(Work instruction): Omit the images, then print each record below exactly as it reads.

Dataset entries: Begin

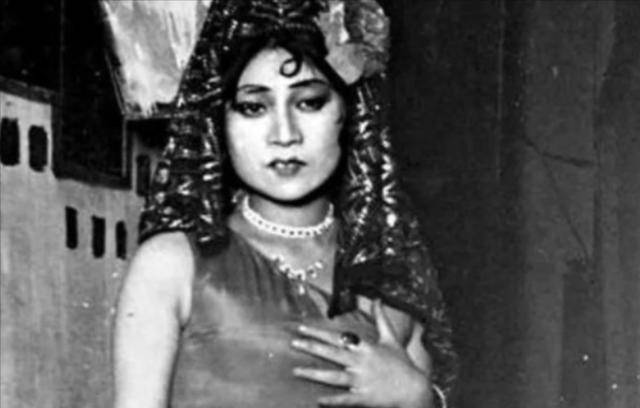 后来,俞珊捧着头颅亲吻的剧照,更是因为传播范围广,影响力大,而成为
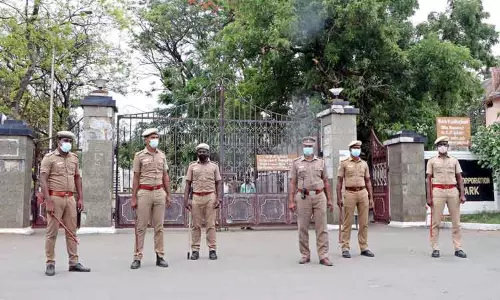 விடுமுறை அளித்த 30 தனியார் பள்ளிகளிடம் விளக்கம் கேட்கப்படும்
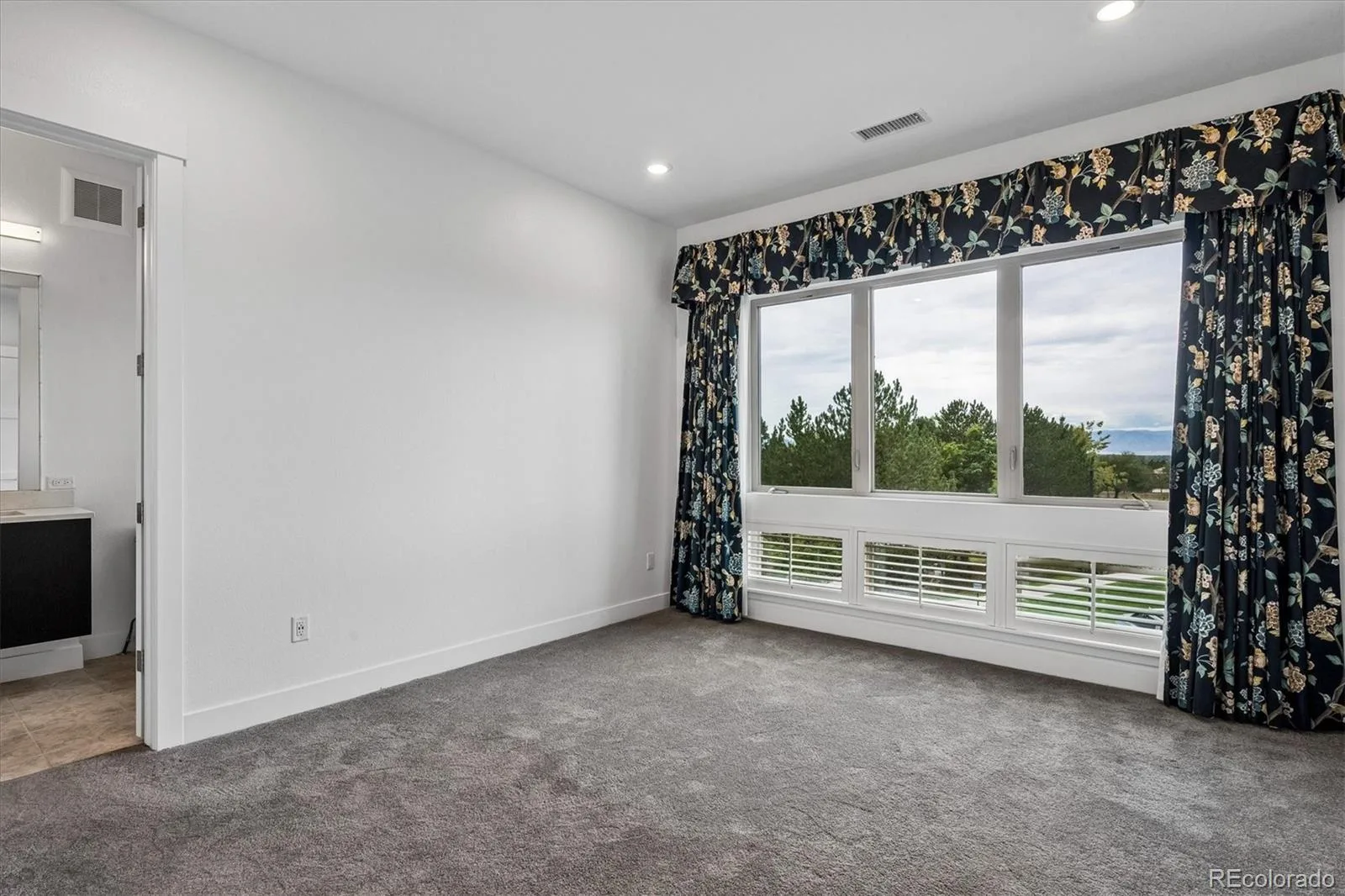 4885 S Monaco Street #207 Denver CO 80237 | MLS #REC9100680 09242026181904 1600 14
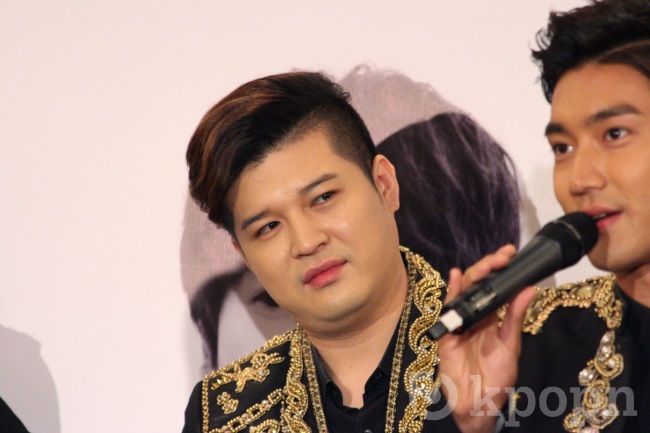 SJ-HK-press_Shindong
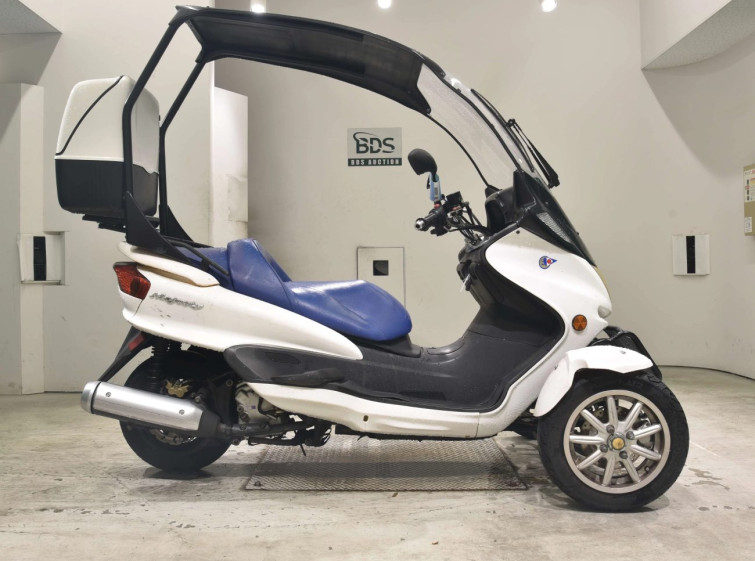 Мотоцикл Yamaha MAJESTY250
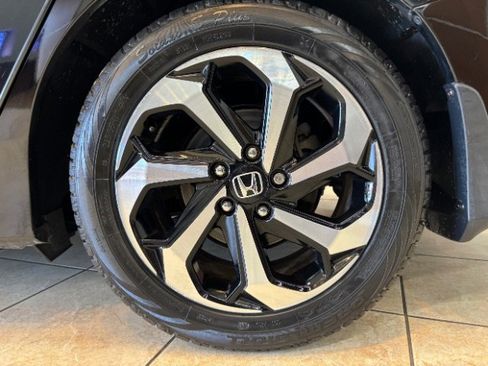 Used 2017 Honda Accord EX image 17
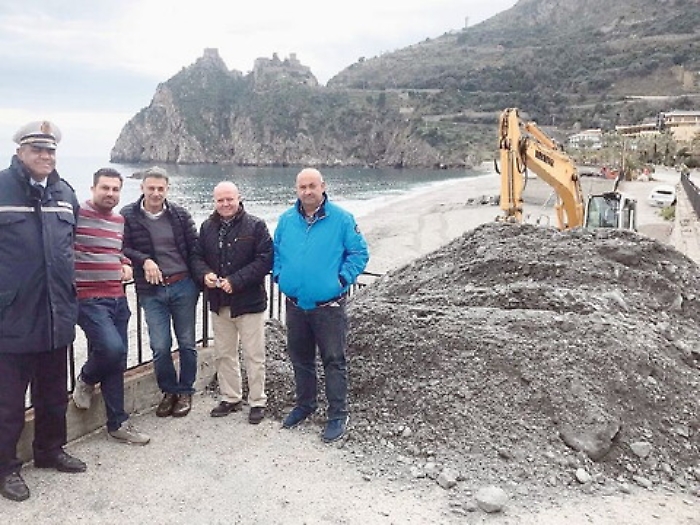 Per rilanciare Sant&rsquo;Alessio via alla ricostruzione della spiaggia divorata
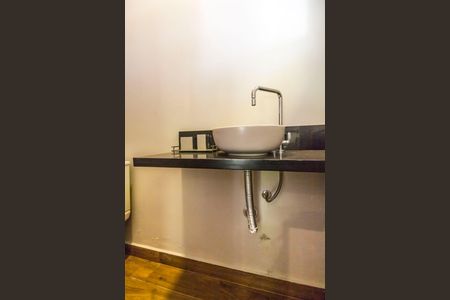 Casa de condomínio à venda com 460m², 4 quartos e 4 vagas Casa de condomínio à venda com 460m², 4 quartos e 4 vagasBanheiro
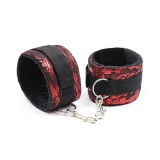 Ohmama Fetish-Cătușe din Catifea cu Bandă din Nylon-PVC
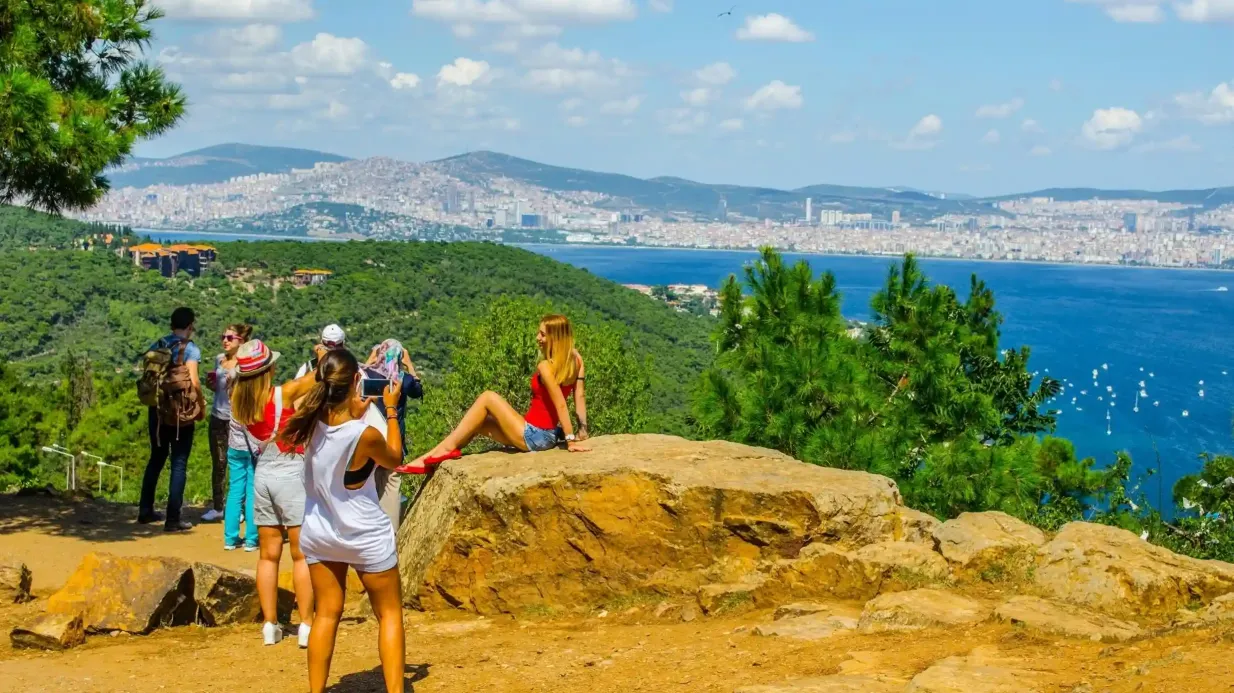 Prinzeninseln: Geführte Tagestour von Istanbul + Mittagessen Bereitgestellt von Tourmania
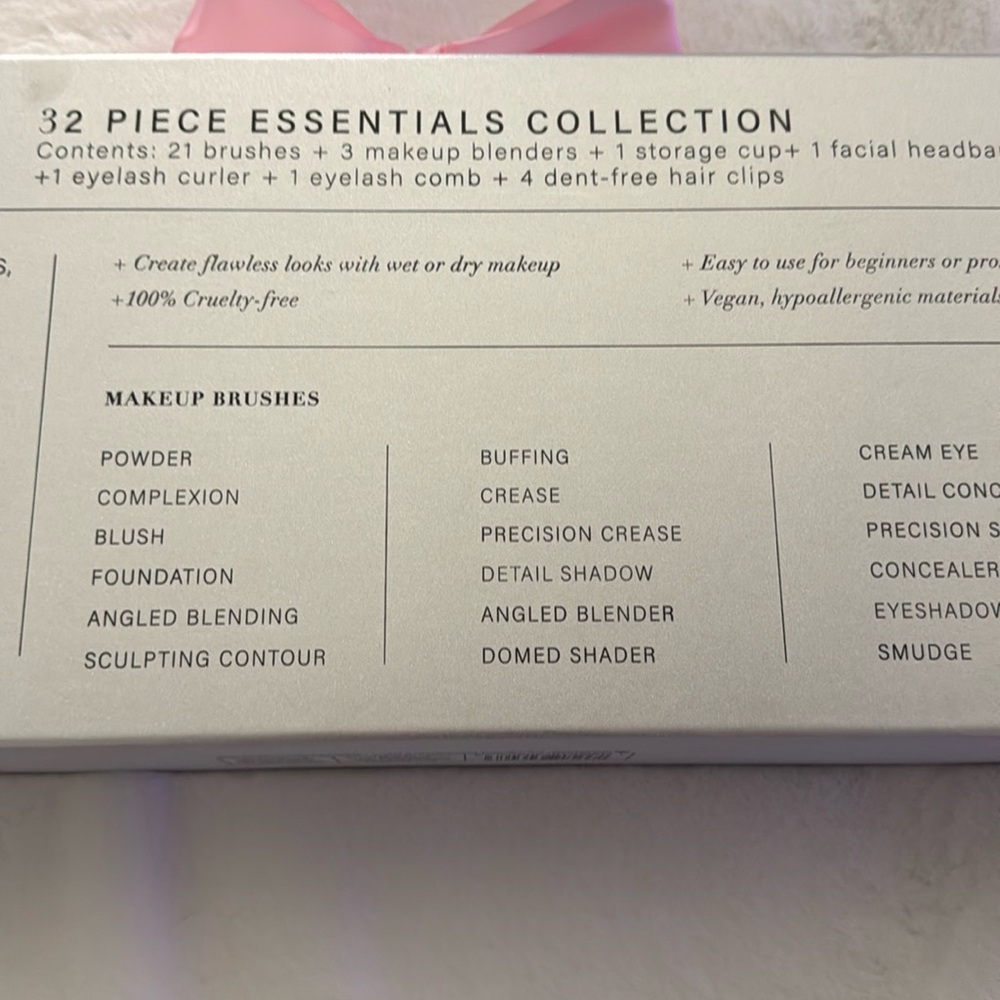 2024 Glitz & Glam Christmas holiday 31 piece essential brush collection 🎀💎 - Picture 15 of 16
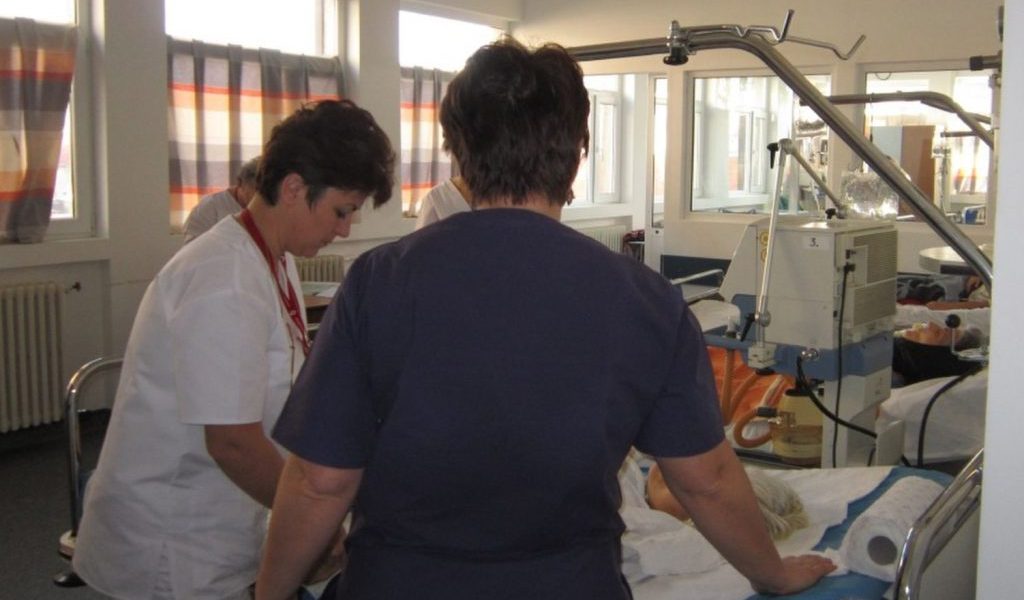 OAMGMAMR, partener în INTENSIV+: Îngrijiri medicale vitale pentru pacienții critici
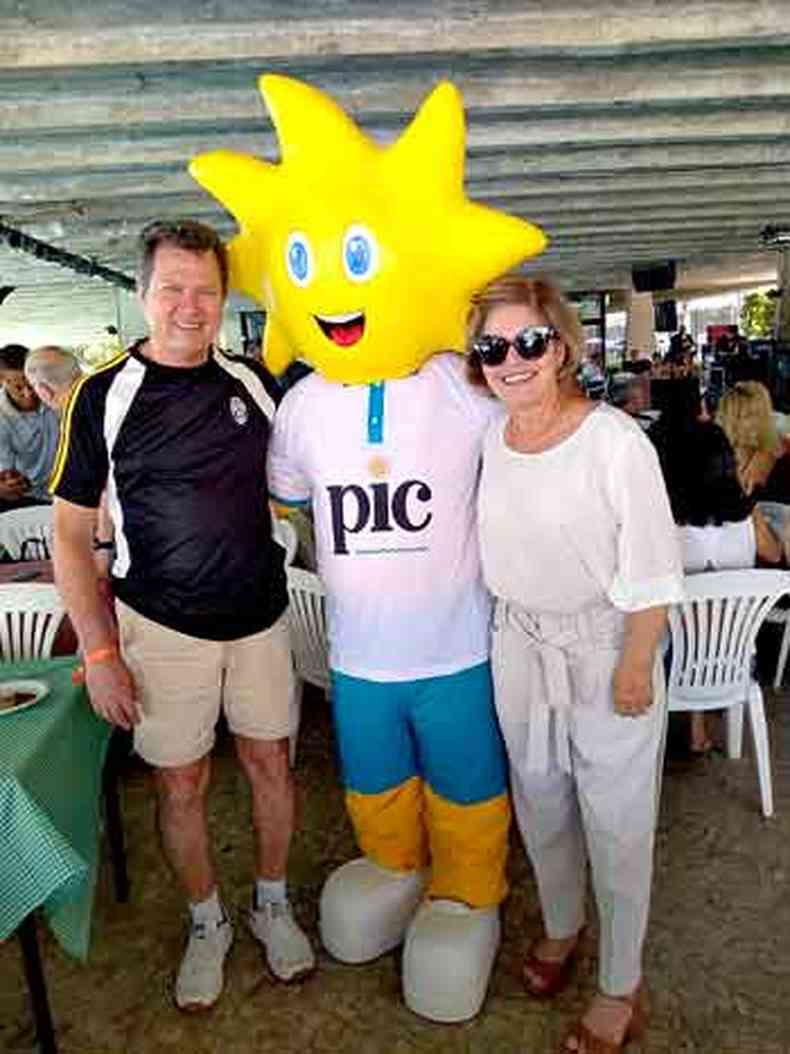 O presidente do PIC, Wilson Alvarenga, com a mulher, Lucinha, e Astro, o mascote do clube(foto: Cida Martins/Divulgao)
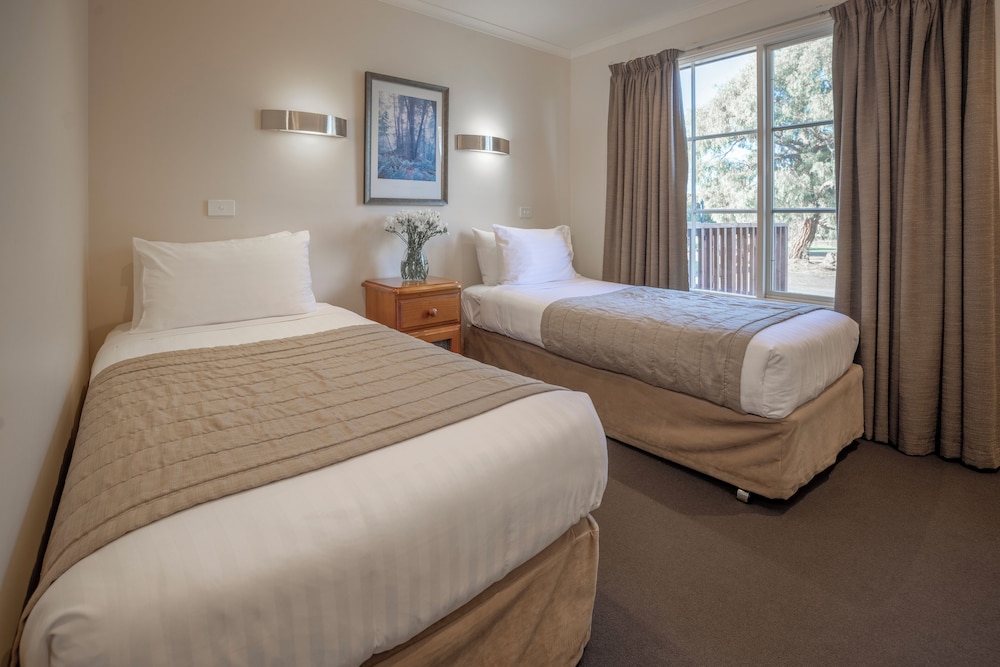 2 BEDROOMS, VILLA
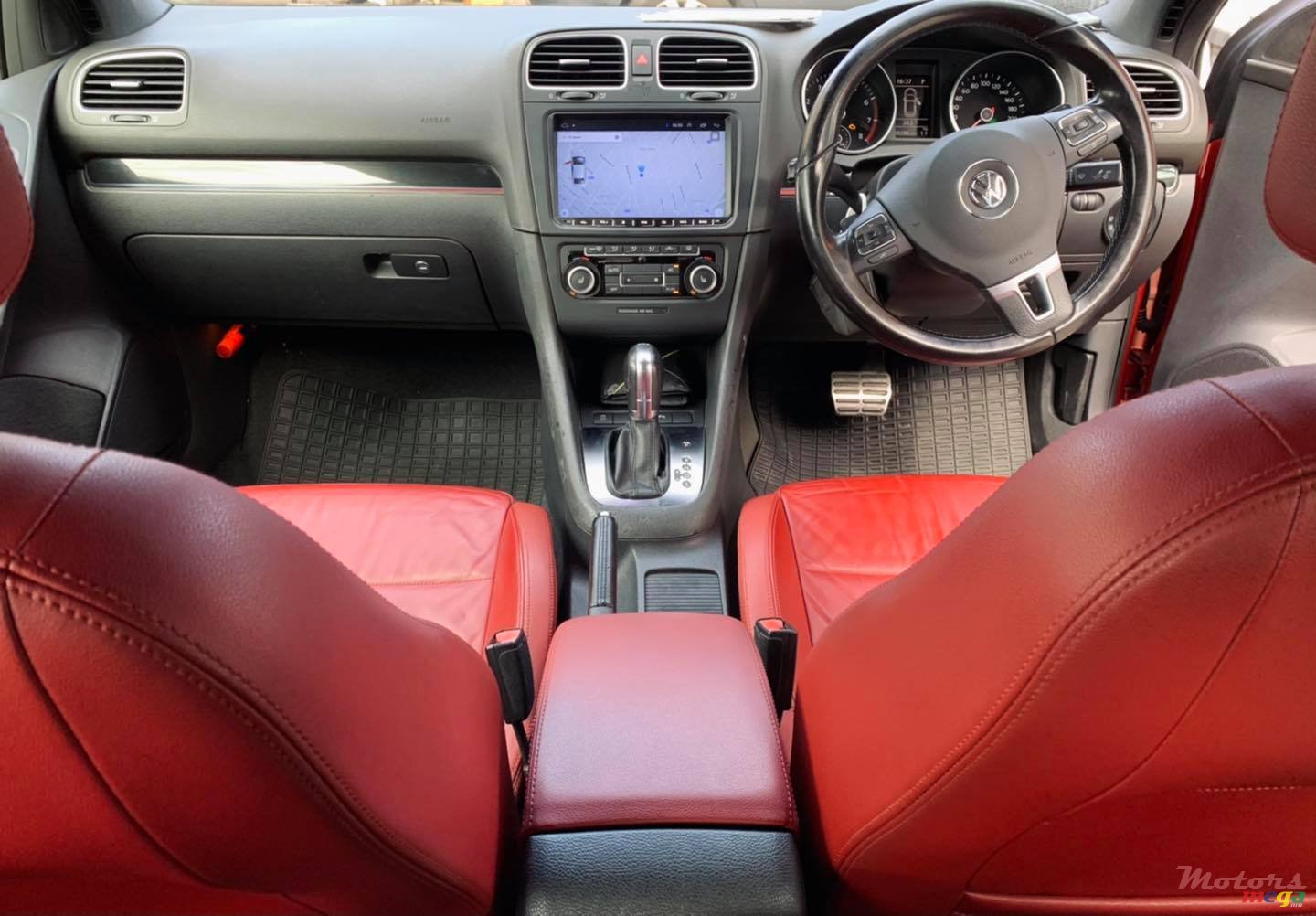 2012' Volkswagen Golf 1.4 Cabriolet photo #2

Dataset entries: End

(Response to this task):
 后来,俞珊捧着头颅亲吻的剧照,更是因为传播范围广,影响力大,而成为
 விடுமுறை அளித்த 30 தனியார் பள்ளிகளிடம் விளக்கம் கேட்கப்படும்
 4885 S Monaco Street #207 Denver CO 80237 | MLS #REC9100680 09242026181904 1600 14
 SJ-HK-press_Shindong
 Мотоцикл Yamaha MAJESTY250
 Used 2017 Honda Accord EX image 17
 Per rilanciare Sant&rsquo;Alessio via alla ricostruzione della spiaggia divorata
 Casa de condomínio à venda com 460m², 4 quartos e 4 vagas Casa de condomínio à venda com 460m², 4 quartos e 4 vagasBanheiro
 Ohmama Fetish-Cătușe din Catifea cu Bandă din Nylon-PVC
 Prinzeninseln: Geführte Tagestour von Istanbul + Mittagessen Bereitgestellt von Tourmania
 2024 Glitz & Glam Christmas holiday 31 piece essential brush collection 🎀💎 - Picture 15 of 16
 OAMGMAMR, partener în INTENSIV+: Îngrijiri medicale vitale pentru pacienții critici
 O presidente do PIC, Wilson Alvarenga, com a mulher, Lucinha, e Astro, o mascote do clube(foto: Cida Martins/Divulgao)
 2 BEDROOMS, VILLA
 2012' Volkswagen Golf 1.4 Cabriolet photo #2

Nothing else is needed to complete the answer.